SELECTED TEXT —

Plants use many strategies to disperse their seeds, but among the most fascinating are exploding seed pods. Scientists had assumed that the energy to power these explosions was generated through the seed pods deforming as they dried out, but in the case of ‘popping cress’ (Cardamine hirsuta) this turns out not to be so. These seed pods don’t wait to dry before they explode. A recent paper in the scientific journal Cell offers new insights into the biology and mechanics behind this process.

Several teams of scientists from different disciplines and countries including Oxford Mathematicians Alain Goriely and Derek Moulton and colleagues from Oxford's departments of Plant Sciences, Zoology and Engineering and led by Angela Hay, a plant geneticist in the Department of Comparative Development and Genetics at the Max Planck Institute for Plant Breeding Research (MPIPZ), worked together to discover how the seed pods of popping cress explode. A rapid movement like this is rare among plants; since plants do not have muscles, most movements in the plant kingdom are extremely slow.

DATA —
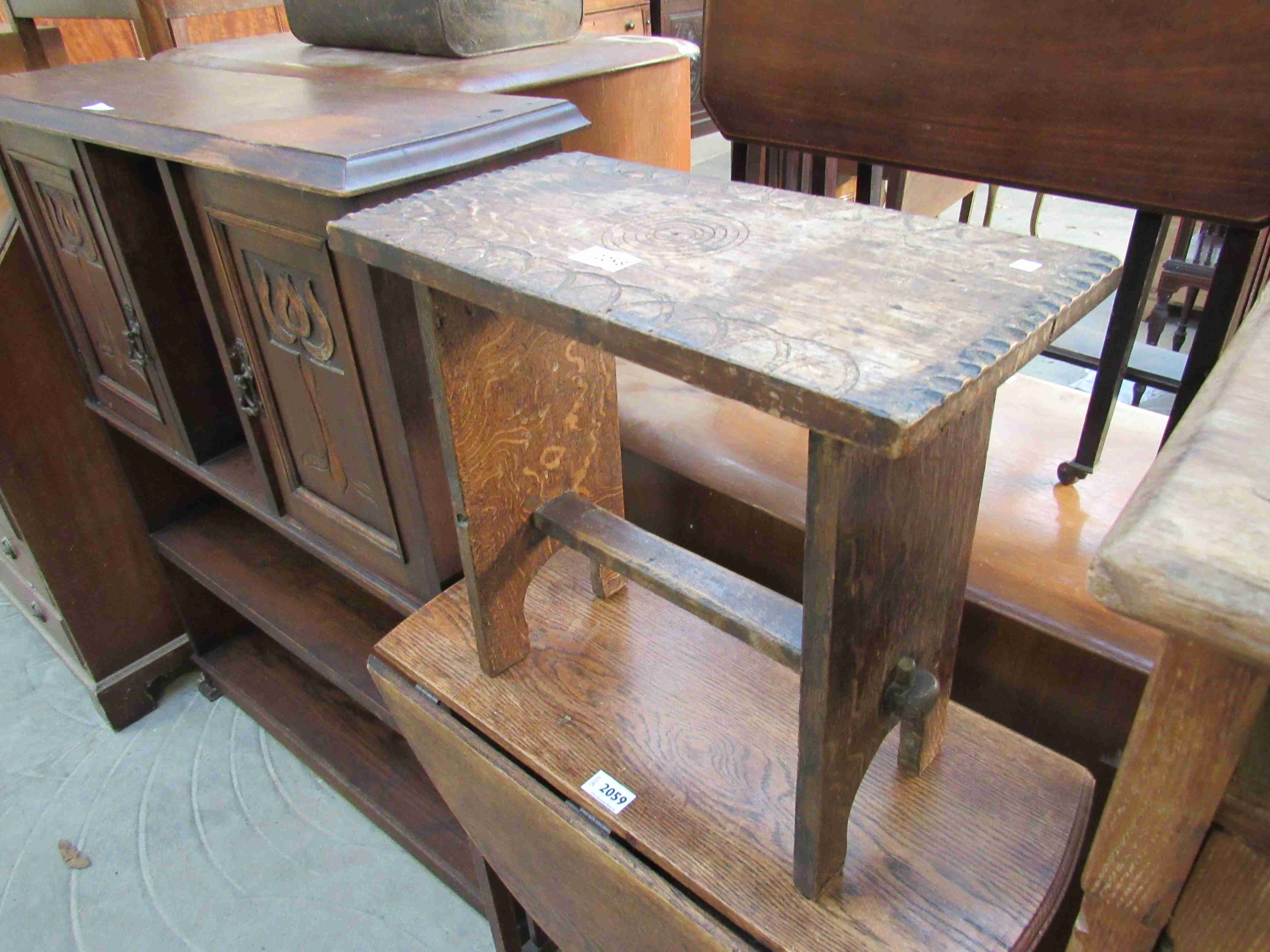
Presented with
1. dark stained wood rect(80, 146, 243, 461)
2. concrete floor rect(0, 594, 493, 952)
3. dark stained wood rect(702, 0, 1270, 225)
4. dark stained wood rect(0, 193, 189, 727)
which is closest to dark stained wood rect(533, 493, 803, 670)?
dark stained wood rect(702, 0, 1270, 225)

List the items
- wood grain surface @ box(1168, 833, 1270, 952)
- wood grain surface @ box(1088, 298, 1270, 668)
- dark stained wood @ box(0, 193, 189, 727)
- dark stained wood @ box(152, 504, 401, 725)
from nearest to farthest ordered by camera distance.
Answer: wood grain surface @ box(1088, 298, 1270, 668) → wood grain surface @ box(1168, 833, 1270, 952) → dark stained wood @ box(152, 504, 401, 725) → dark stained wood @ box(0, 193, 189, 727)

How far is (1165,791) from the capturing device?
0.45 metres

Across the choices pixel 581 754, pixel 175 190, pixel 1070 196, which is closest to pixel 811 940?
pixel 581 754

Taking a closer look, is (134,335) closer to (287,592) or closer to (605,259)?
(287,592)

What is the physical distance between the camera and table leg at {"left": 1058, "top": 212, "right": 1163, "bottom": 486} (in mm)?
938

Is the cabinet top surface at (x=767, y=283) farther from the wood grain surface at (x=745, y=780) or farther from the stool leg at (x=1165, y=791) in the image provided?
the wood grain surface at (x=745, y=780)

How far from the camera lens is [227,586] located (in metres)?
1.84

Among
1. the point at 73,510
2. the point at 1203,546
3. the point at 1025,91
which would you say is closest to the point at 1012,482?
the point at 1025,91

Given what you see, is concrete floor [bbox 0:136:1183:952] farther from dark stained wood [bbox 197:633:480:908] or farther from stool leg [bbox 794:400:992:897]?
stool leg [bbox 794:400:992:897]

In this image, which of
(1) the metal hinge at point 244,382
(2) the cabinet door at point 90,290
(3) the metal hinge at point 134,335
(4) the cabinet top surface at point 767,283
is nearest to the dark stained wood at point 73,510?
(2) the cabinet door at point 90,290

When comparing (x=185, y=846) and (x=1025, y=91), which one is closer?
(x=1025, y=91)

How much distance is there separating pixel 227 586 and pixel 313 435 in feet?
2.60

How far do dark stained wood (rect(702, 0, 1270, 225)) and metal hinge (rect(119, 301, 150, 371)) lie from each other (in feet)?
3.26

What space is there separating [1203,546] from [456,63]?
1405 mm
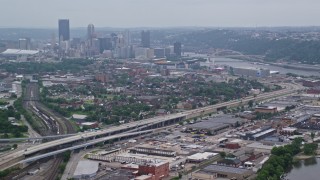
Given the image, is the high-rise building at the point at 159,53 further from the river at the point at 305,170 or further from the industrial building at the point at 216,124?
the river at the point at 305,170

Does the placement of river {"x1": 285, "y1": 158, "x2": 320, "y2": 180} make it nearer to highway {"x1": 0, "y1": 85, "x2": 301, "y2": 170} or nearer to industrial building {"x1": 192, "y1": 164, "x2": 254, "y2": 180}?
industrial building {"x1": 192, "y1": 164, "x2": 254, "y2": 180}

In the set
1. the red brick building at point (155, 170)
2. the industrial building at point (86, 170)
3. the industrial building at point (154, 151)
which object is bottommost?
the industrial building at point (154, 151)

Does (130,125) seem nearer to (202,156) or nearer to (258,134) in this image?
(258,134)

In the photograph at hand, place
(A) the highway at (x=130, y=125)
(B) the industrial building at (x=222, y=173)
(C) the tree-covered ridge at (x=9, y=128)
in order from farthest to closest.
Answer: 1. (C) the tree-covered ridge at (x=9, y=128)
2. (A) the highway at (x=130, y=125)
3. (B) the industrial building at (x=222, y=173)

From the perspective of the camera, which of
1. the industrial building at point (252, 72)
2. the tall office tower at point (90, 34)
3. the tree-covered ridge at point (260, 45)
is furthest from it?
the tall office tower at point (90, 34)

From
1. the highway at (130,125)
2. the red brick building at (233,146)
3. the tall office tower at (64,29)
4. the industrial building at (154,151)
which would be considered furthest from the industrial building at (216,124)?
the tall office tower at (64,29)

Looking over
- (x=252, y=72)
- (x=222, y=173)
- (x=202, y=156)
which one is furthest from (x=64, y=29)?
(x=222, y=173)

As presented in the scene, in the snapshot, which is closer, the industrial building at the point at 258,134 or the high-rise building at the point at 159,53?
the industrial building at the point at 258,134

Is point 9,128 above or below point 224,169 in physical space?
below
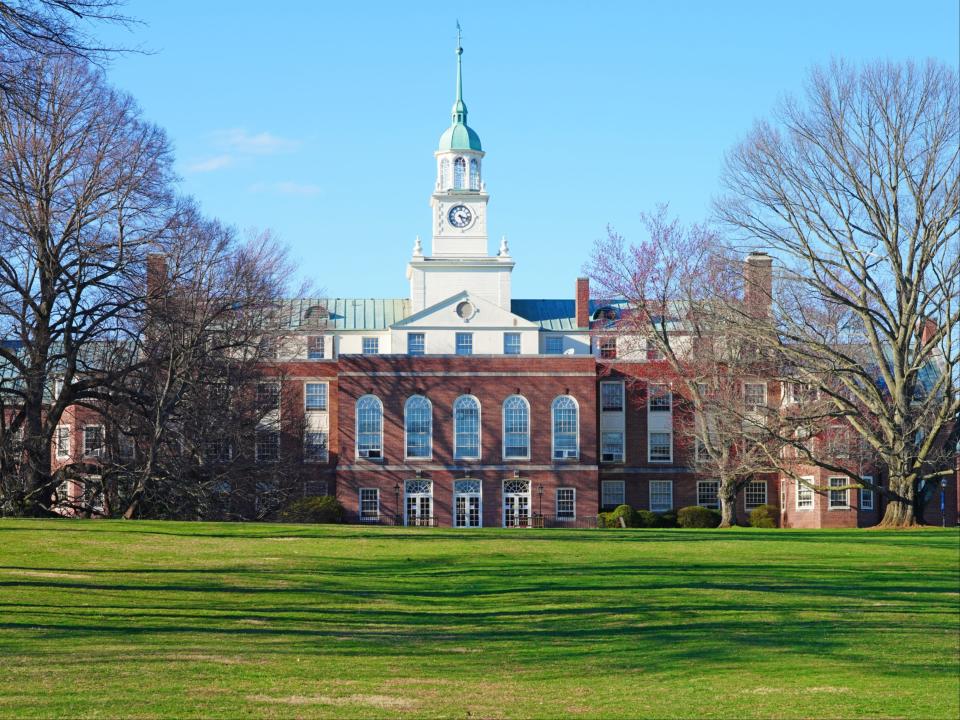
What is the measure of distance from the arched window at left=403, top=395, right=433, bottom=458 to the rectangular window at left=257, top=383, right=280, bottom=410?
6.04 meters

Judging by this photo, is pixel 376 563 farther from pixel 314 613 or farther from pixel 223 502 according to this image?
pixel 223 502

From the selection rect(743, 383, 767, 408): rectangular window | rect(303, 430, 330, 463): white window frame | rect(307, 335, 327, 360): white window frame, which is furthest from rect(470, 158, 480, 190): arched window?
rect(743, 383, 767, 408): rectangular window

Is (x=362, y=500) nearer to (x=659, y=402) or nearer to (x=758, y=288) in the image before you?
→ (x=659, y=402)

WORK REQUEST 1 — In the passage on exploding seed pods, which scientific journal published the recent paper on how popping cress pods explode?
WORK REQUEST 2 — Continue the passage on exploding seed pods from where it stops.

YOUR RESPONSE 1 — Cell

YOUR RESPONSE 2 —
But the explosive shatter of popping cress pods is so fast that advanced high-speed cameras are needed to even see the explosion. Richard Bomphrey, of the Royal Veterinary College at the University of London, explains: “Because the seeds are so small, aerodynamic drag slows them down immediately.” To compensate, the seeds are accelerated away from the fruit and get up-to-speed extremely quickly. In fact, they accelerate from 0 to 10 metres per second in about half a millisecond, “which is super fast!” says Bomphrey.

Hay’s teams of scientists discovered that the secret to explosive acceleration in popping cress is the evolutionary innovation of a fruit wall that can store elastic energy through growth and expansion, and can rapidly release this energy at the right stage of development.

Previously, scientists had claimed that tension was generated by differential contraction of the inner and outer layers of the seed pod as it dried. So what puzzled the authors of the Cell paper was how popping cress pods exploded while green and hydrated, rather than brown and dry. Their surprising discovery was that hydrated cells in the outer layer of the seed pod actually used their internal pressure in order to contract and generate tension. The authors used a computational model of three-dimensional plant cells, to show that when these cells were pressurised, they expanded in depth while contracting in length, “like the way an air mattress expands in depth, when inflated, but contracts in width,” explains Richard Smith, a computer scientist at MPIPZ.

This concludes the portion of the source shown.